* [Supplied passage]:
*****

Kubernetes Encryption

Beginning in CSM 1.3, support is enabled for data encryption in etcd for Kubernetes secrets at rest.

This controller is deployed by default in CSM with the cray-kubernetes-encryption Helm chart.

By default, encryption is not enabled and must be enabled after install.

Note that control plane is used in this document elsewhere master or management nodes may be used. Control plane is used to be consistent with upstream Kubernetes documentation.

Table of contents

Upgrade limitation

The current implementation has a known limitation in regards to upgrades. While it is technically feasible to upgrade a cluster with encryption enabled, to minimize boot and operational issues it is recommended to disable encryption prior to any upgrades. Failure to disable encryption will cause each control plane node to fail to complete cloud-init as the default Kubernetes configuration lacks the necessary keys to decrypt etcd data.

Once upgraded, encryption can be re-enabled.

Implementation details

In order to better understand current limitations to the implementation, it is important to understand how encryption is enabled.

*****

* [Provided data]:
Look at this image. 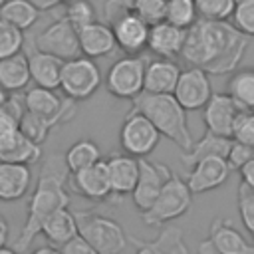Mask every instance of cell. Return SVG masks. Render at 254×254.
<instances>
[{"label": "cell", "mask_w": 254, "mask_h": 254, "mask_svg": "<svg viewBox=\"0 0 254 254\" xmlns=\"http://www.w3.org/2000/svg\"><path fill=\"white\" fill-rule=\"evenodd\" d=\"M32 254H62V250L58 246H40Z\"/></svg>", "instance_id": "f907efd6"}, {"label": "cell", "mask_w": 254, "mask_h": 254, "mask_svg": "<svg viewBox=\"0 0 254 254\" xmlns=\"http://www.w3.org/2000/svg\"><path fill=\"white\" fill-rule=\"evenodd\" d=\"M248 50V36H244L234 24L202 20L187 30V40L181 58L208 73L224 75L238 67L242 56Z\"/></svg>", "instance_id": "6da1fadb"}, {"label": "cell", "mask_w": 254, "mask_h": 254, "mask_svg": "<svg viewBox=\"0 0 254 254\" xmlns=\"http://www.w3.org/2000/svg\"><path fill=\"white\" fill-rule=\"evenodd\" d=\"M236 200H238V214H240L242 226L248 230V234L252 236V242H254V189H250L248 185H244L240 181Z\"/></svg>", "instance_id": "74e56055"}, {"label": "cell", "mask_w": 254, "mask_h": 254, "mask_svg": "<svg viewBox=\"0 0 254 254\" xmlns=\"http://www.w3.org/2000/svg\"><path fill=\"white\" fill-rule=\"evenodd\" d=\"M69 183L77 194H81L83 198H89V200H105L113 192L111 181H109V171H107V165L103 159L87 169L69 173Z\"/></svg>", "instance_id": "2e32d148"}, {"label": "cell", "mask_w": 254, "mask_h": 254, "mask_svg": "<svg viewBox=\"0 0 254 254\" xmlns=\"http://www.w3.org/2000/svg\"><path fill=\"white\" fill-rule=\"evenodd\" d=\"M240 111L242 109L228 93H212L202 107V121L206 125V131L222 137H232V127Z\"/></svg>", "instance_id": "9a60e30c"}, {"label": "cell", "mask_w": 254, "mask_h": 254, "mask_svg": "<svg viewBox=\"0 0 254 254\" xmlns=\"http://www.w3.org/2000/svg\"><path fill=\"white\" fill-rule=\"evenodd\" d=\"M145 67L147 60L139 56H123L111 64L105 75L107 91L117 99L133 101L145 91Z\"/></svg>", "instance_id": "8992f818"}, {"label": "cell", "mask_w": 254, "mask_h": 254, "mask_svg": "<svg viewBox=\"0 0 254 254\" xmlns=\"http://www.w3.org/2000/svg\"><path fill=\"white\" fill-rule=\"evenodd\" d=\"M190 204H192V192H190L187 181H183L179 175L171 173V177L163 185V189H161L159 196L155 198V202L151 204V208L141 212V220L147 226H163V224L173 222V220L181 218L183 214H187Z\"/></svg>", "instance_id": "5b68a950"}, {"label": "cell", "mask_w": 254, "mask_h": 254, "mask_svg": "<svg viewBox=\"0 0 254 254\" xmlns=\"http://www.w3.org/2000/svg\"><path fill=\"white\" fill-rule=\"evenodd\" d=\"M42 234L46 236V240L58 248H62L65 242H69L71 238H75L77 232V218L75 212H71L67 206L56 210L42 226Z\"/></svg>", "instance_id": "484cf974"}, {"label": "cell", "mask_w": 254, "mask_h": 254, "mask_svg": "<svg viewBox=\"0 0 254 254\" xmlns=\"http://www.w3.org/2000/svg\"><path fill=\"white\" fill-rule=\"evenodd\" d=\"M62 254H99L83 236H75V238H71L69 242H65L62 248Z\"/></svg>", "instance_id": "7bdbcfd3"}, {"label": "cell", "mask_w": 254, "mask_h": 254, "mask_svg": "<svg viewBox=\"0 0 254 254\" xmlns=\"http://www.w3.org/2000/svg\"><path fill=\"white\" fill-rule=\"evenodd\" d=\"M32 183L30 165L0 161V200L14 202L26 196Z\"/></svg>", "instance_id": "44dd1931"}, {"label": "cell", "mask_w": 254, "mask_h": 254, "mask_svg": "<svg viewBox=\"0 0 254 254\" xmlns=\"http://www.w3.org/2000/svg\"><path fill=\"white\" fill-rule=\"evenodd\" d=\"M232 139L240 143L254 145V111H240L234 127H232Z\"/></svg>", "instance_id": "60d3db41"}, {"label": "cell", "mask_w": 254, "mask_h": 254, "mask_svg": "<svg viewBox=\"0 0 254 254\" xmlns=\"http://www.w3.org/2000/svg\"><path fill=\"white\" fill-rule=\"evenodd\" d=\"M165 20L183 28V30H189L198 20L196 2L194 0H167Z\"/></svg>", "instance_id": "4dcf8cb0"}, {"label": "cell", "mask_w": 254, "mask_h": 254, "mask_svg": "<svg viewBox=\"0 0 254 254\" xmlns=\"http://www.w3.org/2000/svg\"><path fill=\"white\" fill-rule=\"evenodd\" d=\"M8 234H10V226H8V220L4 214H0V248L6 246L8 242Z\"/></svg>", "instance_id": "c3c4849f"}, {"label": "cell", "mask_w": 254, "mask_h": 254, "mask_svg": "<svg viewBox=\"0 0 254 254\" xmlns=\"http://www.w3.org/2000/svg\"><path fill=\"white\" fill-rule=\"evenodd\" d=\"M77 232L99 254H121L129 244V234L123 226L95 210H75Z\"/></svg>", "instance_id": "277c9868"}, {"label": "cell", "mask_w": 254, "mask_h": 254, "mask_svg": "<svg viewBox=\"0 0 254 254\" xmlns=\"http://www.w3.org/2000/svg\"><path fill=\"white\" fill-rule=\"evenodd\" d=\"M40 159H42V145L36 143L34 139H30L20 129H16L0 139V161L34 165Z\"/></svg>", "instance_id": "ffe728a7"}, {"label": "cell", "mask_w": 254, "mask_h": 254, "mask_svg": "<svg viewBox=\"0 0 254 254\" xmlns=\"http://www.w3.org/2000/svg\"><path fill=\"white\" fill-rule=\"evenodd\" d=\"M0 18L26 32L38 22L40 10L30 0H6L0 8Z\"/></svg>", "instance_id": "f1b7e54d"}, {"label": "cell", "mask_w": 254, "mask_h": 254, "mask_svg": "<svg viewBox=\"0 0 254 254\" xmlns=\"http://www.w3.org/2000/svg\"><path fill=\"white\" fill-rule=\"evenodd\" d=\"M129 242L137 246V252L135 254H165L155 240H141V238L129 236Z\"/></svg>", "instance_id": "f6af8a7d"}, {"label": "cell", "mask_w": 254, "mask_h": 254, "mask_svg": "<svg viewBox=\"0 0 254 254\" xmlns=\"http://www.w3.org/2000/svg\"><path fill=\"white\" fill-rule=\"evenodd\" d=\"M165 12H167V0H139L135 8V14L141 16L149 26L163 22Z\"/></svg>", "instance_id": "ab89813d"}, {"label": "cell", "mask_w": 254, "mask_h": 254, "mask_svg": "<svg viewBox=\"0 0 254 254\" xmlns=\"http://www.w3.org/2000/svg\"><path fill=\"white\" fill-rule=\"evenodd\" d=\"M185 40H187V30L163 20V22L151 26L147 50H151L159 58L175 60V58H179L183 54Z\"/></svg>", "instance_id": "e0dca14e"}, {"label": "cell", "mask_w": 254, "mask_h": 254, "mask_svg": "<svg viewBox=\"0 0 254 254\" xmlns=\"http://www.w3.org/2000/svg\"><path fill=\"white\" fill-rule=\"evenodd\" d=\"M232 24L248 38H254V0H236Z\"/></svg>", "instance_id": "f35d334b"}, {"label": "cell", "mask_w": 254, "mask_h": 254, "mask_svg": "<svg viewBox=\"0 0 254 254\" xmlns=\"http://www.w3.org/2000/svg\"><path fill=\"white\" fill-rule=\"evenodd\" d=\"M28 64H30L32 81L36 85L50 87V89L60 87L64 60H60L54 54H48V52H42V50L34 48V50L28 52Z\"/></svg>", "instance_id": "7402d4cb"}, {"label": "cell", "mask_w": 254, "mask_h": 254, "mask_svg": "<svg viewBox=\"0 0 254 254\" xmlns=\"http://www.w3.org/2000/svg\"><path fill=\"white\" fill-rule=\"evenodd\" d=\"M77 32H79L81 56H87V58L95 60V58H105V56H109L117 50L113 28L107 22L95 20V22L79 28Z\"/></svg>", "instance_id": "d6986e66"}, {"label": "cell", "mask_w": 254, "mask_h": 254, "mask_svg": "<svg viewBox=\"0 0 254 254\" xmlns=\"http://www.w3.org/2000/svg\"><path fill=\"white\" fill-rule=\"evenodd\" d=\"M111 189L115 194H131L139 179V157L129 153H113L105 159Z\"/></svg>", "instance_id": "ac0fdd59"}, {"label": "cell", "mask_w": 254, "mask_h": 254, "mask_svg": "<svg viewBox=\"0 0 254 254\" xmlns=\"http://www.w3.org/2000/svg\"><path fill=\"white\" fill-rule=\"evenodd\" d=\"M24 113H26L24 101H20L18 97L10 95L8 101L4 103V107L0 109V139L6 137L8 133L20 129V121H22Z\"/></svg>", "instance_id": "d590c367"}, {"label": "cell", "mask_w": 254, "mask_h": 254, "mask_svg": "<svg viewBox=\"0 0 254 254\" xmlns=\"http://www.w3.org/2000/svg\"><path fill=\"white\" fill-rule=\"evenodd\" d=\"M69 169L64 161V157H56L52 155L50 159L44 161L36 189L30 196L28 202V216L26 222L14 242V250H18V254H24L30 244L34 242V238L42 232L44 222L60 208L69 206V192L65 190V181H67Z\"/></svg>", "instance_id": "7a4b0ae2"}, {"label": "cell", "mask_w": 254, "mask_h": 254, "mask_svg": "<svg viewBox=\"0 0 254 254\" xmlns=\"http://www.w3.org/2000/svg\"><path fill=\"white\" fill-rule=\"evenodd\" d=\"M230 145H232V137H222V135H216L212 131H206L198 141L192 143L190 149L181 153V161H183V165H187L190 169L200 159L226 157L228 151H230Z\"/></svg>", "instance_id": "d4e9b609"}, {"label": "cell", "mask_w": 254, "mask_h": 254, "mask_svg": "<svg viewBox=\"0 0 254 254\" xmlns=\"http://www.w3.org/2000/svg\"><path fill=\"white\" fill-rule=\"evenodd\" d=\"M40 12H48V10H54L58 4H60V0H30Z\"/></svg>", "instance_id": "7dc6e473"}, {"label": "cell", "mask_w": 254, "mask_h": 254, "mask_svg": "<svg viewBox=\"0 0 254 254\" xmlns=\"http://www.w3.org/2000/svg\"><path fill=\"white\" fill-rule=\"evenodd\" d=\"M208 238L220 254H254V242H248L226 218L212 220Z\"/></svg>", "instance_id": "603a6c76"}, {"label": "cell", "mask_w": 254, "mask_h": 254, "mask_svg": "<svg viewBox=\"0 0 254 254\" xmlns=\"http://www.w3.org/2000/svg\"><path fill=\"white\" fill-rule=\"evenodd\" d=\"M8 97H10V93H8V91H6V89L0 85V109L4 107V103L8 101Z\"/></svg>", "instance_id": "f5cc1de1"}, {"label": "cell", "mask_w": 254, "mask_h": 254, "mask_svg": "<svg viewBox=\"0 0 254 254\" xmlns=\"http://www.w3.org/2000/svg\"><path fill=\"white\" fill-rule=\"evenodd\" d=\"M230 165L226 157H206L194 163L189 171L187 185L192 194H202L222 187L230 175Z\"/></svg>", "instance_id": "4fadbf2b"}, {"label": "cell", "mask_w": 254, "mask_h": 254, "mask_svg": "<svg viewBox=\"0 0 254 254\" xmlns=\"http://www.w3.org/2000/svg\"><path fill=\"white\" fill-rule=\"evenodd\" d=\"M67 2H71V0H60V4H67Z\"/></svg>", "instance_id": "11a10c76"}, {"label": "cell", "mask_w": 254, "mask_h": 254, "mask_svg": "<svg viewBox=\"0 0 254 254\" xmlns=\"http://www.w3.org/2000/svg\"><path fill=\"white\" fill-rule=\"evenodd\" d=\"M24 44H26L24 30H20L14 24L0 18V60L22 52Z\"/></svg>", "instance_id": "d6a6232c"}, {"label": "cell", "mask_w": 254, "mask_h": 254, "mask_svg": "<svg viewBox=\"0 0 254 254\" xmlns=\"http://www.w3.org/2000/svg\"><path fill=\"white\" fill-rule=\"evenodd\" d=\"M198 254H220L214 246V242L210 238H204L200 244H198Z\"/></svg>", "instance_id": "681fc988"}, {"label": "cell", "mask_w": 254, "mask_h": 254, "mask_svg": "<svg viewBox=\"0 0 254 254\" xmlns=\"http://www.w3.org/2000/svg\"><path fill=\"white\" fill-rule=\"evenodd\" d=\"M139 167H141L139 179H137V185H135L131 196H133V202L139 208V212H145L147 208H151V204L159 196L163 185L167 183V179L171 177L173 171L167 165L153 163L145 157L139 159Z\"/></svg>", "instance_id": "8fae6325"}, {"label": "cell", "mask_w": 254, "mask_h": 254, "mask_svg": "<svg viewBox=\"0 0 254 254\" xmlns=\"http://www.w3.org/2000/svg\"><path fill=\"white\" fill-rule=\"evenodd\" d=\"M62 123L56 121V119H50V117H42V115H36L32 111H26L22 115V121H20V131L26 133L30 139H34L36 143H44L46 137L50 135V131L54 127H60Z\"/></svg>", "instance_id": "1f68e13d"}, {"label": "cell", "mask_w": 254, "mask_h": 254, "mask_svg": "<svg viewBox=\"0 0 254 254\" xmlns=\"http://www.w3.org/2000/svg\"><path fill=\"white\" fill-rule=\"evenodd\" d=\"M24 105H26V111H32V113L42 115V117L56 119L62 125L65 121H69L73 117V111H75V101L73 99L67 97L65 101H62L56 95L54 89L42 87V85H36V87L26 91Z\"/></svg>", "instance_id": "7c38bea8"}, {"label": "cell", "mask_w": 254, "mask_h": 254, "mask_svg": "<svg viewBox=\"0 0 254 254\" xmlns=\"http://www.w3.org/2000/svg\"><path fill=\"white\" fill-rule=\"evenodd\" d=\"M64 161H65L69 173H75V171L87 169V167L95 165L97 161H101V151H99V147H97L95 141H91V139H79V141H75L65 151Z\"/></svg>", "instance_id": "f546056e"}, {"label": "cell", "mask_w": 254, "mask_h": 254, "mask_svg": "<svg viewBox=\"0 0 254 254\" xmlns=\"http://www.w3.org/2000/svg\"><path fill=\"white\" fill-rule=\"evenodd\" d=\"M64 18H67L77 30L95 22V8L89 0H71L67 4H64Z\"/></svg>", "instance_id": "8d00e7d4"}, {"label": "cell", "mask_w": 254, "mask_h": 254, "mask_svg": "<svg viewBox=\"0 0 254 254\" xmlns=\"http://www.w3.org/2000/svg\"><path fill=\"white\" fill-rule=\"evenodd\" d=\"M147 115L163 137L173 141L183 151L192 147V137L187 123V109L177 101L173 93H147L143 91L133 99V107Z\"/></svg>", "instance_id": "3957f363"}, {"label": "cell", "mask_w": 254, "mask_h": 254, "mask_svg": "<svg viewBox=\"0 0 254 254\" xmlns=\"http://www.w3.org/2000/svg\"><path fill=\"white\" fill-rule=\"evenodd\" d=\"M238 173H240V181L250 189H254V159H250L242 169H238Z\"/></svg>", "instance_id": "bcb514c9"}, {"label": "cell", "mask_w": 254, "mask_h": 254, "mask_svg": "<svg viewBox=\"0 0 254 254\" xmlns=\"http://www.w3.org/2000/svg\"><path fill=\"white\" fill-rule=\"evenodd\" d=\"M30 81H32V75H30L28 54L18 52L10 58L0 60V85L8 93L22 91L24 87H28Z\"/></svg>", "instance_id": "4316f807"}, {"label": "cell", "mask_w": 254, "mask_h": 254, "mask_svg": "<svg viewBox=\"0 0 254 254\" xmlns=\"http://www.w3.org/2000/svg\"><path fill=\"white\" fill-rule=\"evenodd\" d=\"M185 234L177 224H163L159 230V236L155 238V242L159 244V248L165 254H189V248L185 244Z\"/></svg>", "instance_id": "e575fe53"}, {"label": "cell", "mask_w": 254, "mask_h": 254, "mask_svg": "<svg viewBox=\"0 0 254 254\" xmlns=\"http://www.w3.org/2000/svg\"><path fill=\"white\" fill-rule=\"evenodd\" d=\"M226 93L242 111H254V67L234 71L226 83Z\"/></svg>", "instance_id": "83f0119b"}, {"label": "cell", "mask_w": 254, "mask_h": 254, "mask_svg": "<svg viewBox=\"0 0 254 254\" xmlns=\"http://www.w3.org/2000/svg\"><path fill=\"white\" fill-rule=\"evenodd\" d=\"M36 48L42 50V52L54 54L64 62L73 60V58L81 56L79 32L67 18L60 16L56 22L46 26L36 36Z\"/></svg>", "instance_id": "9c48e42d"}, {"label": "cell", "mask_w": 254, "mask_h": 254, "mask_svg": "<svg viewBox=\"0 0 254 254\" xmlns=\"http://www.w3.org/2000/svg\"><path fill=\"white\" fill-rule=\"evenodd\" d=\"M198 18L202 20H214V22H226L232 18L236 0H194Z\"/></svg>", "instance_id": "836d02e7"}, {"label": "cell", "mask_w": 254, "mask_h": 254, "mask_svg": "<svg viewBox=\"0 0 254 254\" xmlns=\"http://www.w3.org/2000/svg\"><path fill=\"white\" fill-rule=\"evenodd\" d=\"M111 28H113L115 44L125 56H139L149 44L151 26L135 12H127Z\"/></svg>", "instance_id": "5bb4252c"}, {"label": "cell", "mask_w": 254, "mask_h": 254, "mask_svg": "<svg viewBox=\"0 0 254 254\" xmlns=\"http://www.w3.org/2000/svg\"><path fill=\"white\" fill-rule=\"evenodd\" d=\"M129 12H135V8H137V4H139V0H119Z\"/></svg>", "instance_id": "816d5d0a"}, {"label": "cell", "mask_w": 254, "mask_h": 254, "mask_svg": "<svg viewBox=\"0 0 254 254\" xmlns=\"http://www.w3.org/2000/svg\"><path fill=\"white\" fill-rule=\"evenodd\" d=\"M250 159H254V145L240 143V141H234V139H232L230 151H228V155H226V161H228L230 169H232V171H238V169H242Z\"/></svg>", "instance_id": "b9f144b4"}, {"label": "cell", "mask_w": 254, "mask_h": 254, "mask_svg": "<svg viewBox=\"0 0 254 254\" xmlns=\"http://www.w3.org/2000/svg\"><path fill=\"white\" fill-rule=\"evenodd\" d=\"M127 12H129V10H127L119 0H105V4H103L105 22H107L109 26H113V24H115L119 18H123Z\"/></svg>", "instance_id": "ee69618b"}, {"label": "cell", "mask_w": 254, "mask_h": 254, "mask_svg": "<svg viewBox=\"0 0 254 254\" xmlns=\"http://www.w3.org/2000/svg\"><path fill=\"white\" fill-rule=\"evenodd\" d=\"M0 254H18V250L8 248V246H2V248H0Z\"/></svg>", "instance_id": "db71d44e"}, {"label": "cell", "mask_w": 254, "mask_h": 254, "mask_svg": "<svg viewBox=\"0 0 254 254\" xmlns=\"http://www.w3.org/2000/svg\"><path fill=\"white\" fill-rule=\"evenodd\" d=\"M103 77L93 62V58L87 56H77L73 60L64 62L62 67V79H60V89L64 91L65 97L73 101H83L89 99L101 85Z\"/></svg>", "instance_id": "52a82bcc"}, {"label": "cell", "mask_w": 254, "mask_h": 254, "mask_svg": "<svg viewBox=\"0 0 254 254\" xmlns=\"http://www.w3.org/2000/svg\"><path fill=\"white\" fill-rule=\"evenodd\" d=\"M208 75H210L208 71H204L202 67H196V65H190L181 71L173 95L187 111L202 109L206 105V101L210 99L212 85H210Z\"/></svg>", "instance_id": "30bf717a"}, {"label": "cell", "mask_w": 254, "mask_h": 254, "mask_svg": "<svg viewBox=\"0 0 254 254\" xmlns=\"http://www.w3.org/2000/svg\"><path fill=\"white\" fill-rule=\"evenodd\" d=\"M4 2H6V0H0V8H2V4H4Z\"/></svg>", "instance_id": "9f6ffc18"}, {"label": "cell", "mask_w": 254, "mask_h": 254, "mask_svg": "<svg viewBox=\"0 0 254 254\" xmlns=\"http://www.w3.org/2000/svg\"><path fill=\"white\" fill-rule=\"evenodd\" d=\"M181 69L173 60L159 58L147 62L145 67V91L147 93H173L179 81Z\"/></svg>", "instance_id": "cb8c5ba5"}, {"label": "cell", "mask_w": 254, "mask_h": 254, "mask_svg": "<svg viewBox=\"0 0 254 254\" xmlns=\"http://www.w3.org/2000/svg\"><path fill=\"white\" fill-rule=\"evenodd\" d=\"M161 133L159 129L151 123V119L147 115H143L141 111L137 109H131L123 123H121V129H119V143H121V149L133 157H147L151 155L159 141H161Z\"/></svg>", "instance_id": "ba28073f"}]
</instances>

*****

* [Task details]: From the Kubernetes encryption page, reproduce verbatim the stretch that opens with the words containing "Upgrade limitation" and closes with "decrypt etcd data.".

* [Problem solution]:
Upgrade limitation

The current implementation has a known limitation in regards to upgrades. While it is technically feasible to upgrade a cluster with encryption enabled, to minimize boot and operational issues it is recommended to disable encryption prior to any upgrades. Failure to disable encryption will cause each control plane node to fail to complete cloud-init as the default Kubernetes configuration lacks the necessary keys to decrypt etcd data.